Les cailloux brûlants

Plus l’histoire est simple, plus l’art est difficile. Ariane Lefort avait déjà prouvé qu’avec un petit morceau de vie de rien du tout elle vous torche un drame intime d’une rare puissance et d’une authenticité qui amène à sourire de soi-même tant on se retrouve (à moins que, selon les cas, on préfère y retrouver des proches) dans ces infimes détails qui sont l’épaisseur même de la vie. Les titres de ses précédents romans, Comment font les autres ou Rassurez-vous, tout le monde a peur, témoignent de ce rapport familier et quotidien aux incertitudes du corps et de l’âme. Avec Beau-fils, la romancière bruxello-belgo-suisse poursuit son travail de miniaturiste ou, serait-on tenté de dire, sa traque des sentiments en temps réel. Dieu et le Diable savent pourtant que le scénario n’est pas d’une exceptionnelle rareté chez les mortels. Une femme qui ne se sent plus désirée par l’homme qu’elle aime, et avec qui elle vit depuis deux ans, décide de le quitter. A l’occasion de cette séparation, elle se découvre un sentiment nouveau envers Matthias, le fils de ce compagnon: un adolescent qui partageait leur vie et qu’elle considérait jusqu’alors avec cette affection à la fois maternelle et un peu craintive qu’une belle-mère peut éprouver pour l’enfant de son compagnon. On n’est pas chez Bazin (Hervé) ni chez Zola. Pas de mélodrame bourgeois ou misériste. Ici, c’est la vie d’une serveuse de snack-bar qui – désormais seule – habite dans les Marolles (ce qui serait plutôt « tendance », comme on cause aujourd’hui) et qui sent monter dans son sang cette fièvre montante et sa faim irrépressible pour ce corps d’adolescent. Un point c’est tout.
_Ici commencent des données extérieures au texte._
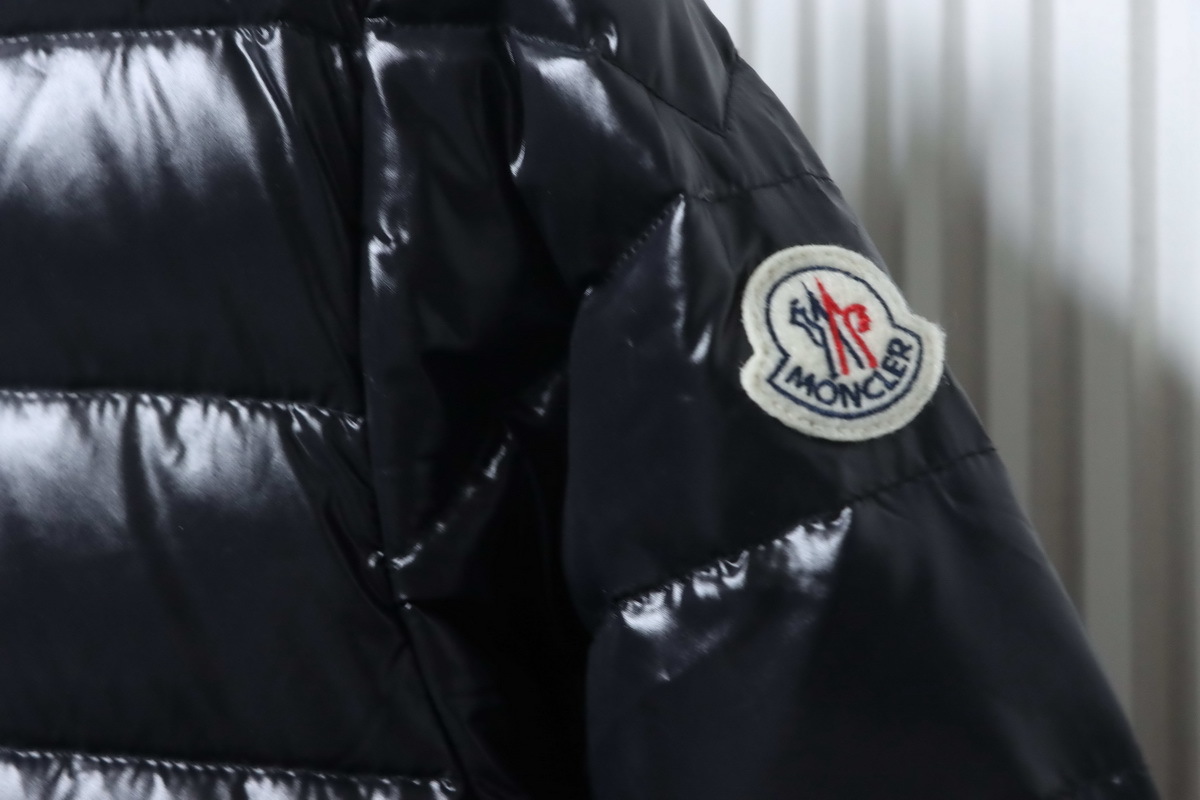Moncler Dragon Year Limited Black Down Jacket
C’est elle qui raconte « avec, au creux du ventre, un tas de cailloux brûlants » et dans un langage, sans apprêt ni fioritures, qui lui colle à la peau comme ce désir fou qui déferle dans chaque instant, chaque attitude, chaque stratégie et que rudoient aussi – et méchamment – les casse-roue de la jalousie. Parce que Matthias aussi a sa vie. Celle d’un bel adolescent bien décidé à donner du bon temps à son corps tout neuf. On pourrait dire, si Ariane Lefort bossait pour Harlequin, que l’histoire commence où le roman finit. Et c’est pourtant un des attraits majeurs de ce récit à la fois limpide et tumultueux que de s’arrêter où le désir lui-même s’arrête. Il est décent toutefois de faire partager les tourments de la narratrice en ne précisant pas s’il s’arrête faute de combustible ou pour cause d’auto-combustion.

Beau-fils, par Ariane Lefort. Le Seuil, 172 p.